Take Hong Kong for example. Citizens are mindful and care about the collective a lot, while having individual business to take care of. In daily life they are conscious about following the rules not because they are forced to but because if they didn’t the dense city would come to standstill within minutes. HK was never under a communist dictatorship.

Similar with Japan and Korea, which are not dictatorships and thus the case for an all-powerful government is very tough to make (a government that is democratically elected to enforce the will of the people is hardly an all-powerful government—it’s the people who are all-powerful in that scenario).

Meanwhile, over in the mainland China you get selfish drivers speeding through red lights, giant interchanges full of cars at standstill (presumably, due to such behavior), organized scam mafia employing trafficked children to “sell flowers” on subway stations, etc.

I’d argue that all-powerful government is in fact the supreme (but hidden) example of individualism where power-hungry individuals on top do everything to ensure they reign forever and cannot be replaced, everybody else be damned; and the rest of the country (whether consciously realizing it or not) follows the example set by their leaders.

A factor that might correlate with societies being less individualistic is ethnical homogeneity.
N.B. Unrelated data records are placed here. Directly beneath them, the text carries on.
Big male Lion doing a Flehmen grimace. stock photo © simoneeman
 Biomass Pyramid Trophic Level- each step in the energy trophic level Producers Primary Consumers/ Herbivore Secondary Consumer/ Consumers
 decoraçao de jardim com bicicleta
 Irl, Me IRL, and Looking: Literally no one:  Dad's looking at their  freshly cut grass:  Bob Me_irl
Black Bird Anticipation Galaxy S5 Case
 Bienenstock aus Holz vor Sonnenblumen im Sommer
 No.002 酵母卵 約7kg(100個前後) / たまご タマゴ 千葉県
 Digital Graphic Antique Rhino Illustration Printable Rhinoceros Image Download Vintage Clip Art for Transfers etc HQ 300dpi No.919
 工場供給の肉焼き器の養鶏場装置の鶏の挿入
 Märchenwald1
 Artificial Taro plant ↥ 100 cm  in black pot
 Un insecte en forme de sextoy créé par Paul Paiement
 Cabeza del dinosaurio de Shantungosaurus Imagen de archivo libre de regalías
I hope there are examples to the contrary, though.



That's not a bad trend, but such data has to be interpreted carefully. Throughout much of the (so-called) developed world, the past several hundred years of growth have seen large amounts of old-growth forests cleared. Replacing those forests, ecologically speaking, will take many human lifespans, and filling the void they once occupied (as well as land that was traditionally not forested and therefore provided different ecosystem services) with human-planned monoculture will do little more than inflate oversimplistic statistics that provide cover for those seeking to avoid taking responsibility for the health of the natural environment.

To be clear, I'm not questioning your intentions, just pointing out that the data you cite isn't (necessarily) as encouraging as a superficial examination might suggest. I'm not an ecologist, but I'd imagine that measuring biodiversity levels, soil health, cleanliness of air + water, etc. would paint a better picture of environmental health than forest cover.


I'm not religious so I don't feel old growth forest have any sort of spiritual value.


They don’t have to have spiritual value; they also look much better. What they planted instead is pretty horrible.


The value of old-growth forests (at least in the secular world) is ecological, not spiritual.


Great, still everything here (most of eu), which was a thick forest, is now a desert or has a bunch of little trees. How to interpret that?


> (most of eu), which was a thick forest, is now a desert

According to the world Bank [0], that is not what is happening. Do you have a better source?

[0] https://data.worldbank.org/indicator/AG.LND.FRST.ZS?location...


yes the data is right, forests are maintained in Europe, but we would need even more vegetation to cope with the pollution, that's more the idea there


I remember listening to someone point out (I think it was Sam Harris) that what all ideologies and religions have in common is that they must have, somewhere, a very strange idea that everyone in the religion must accept. One that clearly goes against common sense and experience.